Thursday, January 27, 2011

Built on a lie

Time Magazine picks up on the Galileo story, repeating the meme that the project is "plagued by epic delays and woeful cost overruns." And, as always with lazy journalism, it goes for the cheap rent-a-quote, citing Mats Persson, director of Open Europe, who tells us, "Everything that could have gone wrong has gone wrong," thus in turn reinforcing the meme.

I do get more than a little pissed off with this. If you stand back from the hype, there is no evidence to support a claim that Galileo is suffering from "cost overruns."

Looking at broad US costings for GPS, in order to commission a brand new, fully-fledged satellite navigation system, complete with ground stations and infrastructure, you are not going to get much change out of €10 billion. If anything, that is on the low side.

Thus, to say, as does Time, that the predicted cost of the project has almost doubled to €6.4 billion is to miss the point. The original estimate was unrealistically low, and the current estimate is also unrealistically low. If the EU got inside €6.4 billion, it would be a modern miracle.

Thus, in this case, we are not dealing with cost overruns, but something completely different. Essentially, as we averred in our piece, the EU commission has been lying about the cost, and is continuing to lie. It did so and is doing so because, had it been open about the true costs of the system, it would never have got approval in the first place.

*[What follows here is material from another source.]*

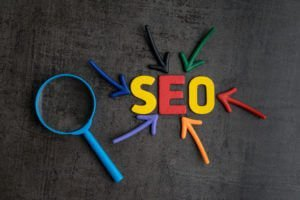 7 Reasons Your SEO Efforts Are not Working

Such issues are not hard to work out, but they point up the essential defect of the whole project, in common with the EU itself, that it is built on a foundation of lies. That, it seems, the timorous little journos of Time Magazine can't deal with, so they run with the low-octane Open Europe line and stay within their comfort zone.

This is what is has come to – the euroslime can rob us blind and no one even has the courage to say so – least of all the Uncle Toms in Open Europe.